Adding reboot=pci to my kernel cmdline fixed that.

qzed commented 4 years ago

my apologies for this taking some time to get to...

No worries!

here are my findings with the sb3 test script.

setup / teardown don't seem to have any effect.

I think this might only enable events for the REG subsystem (TC=0x21). There are some events from it directly after issuing the command, which looks the same as on the IRPMon log and as mentioned then could be the events currently enabled. Not sure if there are other events being sent. We could maybe try if we can get it to send us the list on command (maybe CID=3 since that's the CID for the event).

enable / disable work (they enable and disable the keyboard events)

kbd-disable is ignored with both 0x01 and 0x02 (I had to remove the len(sys.argv) check to get this to run)

Interesting. So we'll need to add support for the REG system and enable/disable the events via that. The kbd- commands not doing anything indicate that the old way to enable/disable events isn't being used here.

I've also had a look at the Windows driver, and it seems like the old and new event enable/disable commands have, as far as I can tell (unfortunately I'm not a 100% sure here as the CID/TC values seem to be supplied by the caller and not the registry function), mostly the same code path. So that would indicate that the old and new ways don't play together, but the new is a replacement for the old.

Another thing that I've noticed is the battery. I accidentally added them via IID (instance-ID) 0 and 1, but on the SB2 those were 1 and 2 (this should pretty much have the effect that there are two battery instances created, but they will display the exact same data, i.e. the data of battery 1, which should be the one integrated into the clipboard). I've fixed that now, however, after that I had another look at the battery messages in the logs, and it looks like this is not going to work: It seems like they separated the batteries not by IID but by priority (which I think we should rename at this point, because that use kind of indicates that it's not a priority but maybe rather something like a transfer channel). That is kind of confirmed by one of the REG events: 01 00 02 02 01 (the 02 01 at the end is likely TC=2, i.e. battery/power subsystem and IID=1). So likely, the current branch state will break the battery driver and the old state will show only battery 1, but two times... I'll try to fix that tomorrow.

Just to make sure that they haven't done some controller magic to virtually "merge" the two batteries into one for display purposes: The (extended) battery status on Windows does show two batteries?

So with regards to this, I want to try and find the answers for a couple of questions:

I'll open up a new issue for this, otherwise the individual problems might get a bit mixed up. I'll also try to update the testing script tomorrow so that you can do a bit more testing to help figure this out, if you're up for it.

### [TASK LIST]
**a)** Summarize the forum excerpt on Surface events and batteries in two sentences.
**b)** List every command tested with the sb3 test script in the forum excerpt on Surface events and batteries.
**c)** Pick up the forum excerpt on Surface events and batteries from its last sentence and keep writing.
The data after this text isn't needed.

### [THE DATA]
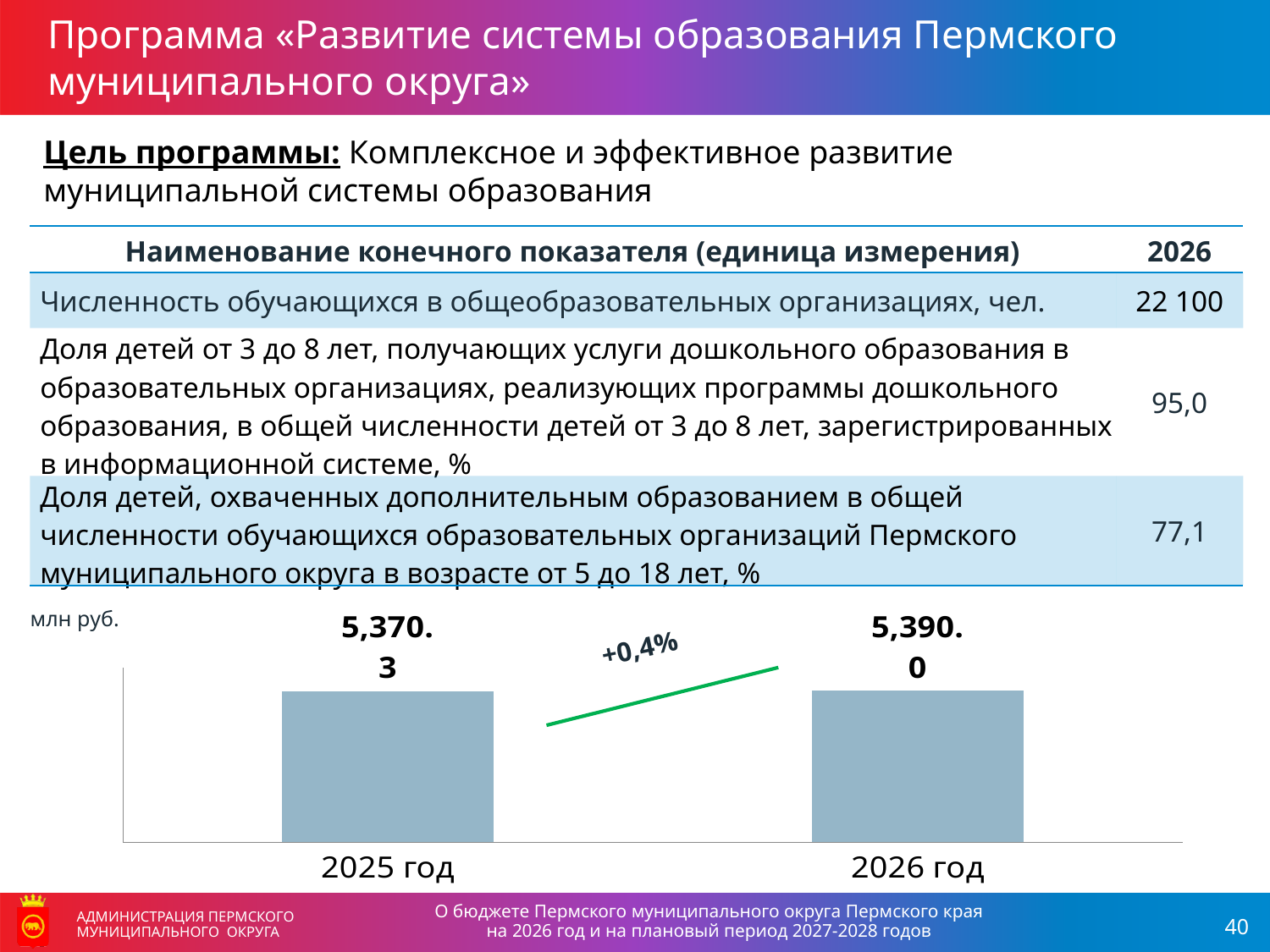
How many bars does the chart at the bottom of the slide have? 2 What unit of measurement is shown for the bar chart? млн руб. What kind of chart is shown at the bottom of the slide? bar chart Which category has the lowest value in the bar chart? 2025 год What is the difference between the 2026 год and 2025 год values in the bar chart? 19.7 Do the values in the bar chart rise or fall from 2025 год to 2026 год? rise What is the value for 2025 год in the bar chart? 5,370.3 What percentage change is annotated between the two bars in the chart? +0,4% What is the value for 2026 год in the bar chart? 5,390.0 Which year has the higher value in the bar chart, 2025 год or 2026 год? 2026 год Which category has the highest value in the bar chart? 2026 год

### [TASK ANSWERS]
**a)** Tests with the sb3 script showed that setup and teardown have no effect, enable and disable toggle the keyboard events, and kbd-disable is ignored, which points to the REG subsystem's new event commands replacing the old ones. The batteries also seem to be separated by priority instead of by instance ID, so the current branch will likely break the battery driver, and a new issue and an updated testing script are planned.

**b)**
- setup
- teardown
- enable
- disable
- kbd-disable

**c)**
qzed commented 4 years ago

here are the names of devices in /sys/bus/iio/devices:

 /sys/bus/iio/devices  cat iio:device0/name
accel_3d
 /sys/bus/iio/devices  cat iio:device1/name
gyro_3d
 /sys/bus/iio/devices  cat iio:device2/name
gravity
 /sys/bus/iio/devices  cat iio:device3/name
dev_rotation
 /sys/bus/iio/devices  cat trigger0/name 
accel_3d-dev0
 /sys/bus/iio/devices  cat trigger1/name
gyro_3d-dev1
 /sys/bus/iio/devices  cat trigger2/name
gravity-dev2
 /sys/bus/iio/devices  cat trigger3/name
dev_rotation-dev3

Looks like most of them are there. I believe the ambient light sensor is missing. That might be a custom one, probably the same or a similar one as on the SL3 (IIRC @archseer tried to figure that out on the SL3).

Edit: Opened an issue of the ALS: https://github.com/linux-surface/kernel/issues/53.

qzed commented 4 years ago

No clue about the S0ix, I honestly don't know that much about that topic. @kitakar5525 has a bit more insight into that, I believe.

The reboot thing is also an issue on the SL3 and SP7: https://github.com/linux-surface/linux-surface/issues/113. I've added a wiki entry for this: https://github.com/linux-surface/linux-surface/wiki/Surface-Book-3. No idea what it would take/how to fix that in-kernel.

NickyTope commented 4 years ago

Adding reboot=pci to my kernel cmdline fixed that.

welcome, and thanks this encouraged me to clean up my refind conf and get intel-ucode working! can confirm this also works for me.

kitakar5525 commented 4 years ago

the values in the S0ix script did not update, so I guess that is unsupported at the moment also, it does suspend and hibernate perfectly well.

 [...]
 ~/sfc-debug  sudo systemctl suspend
 ~/sfc-debug  sudo ./s0ixdebug.sh   
Intel(R) Core(TM) i7-1065G7 CPU
5.6.15-arch1-1-surface

NAME="Manjaro Linux"
PRETTY_NAME="Manjaro Linux"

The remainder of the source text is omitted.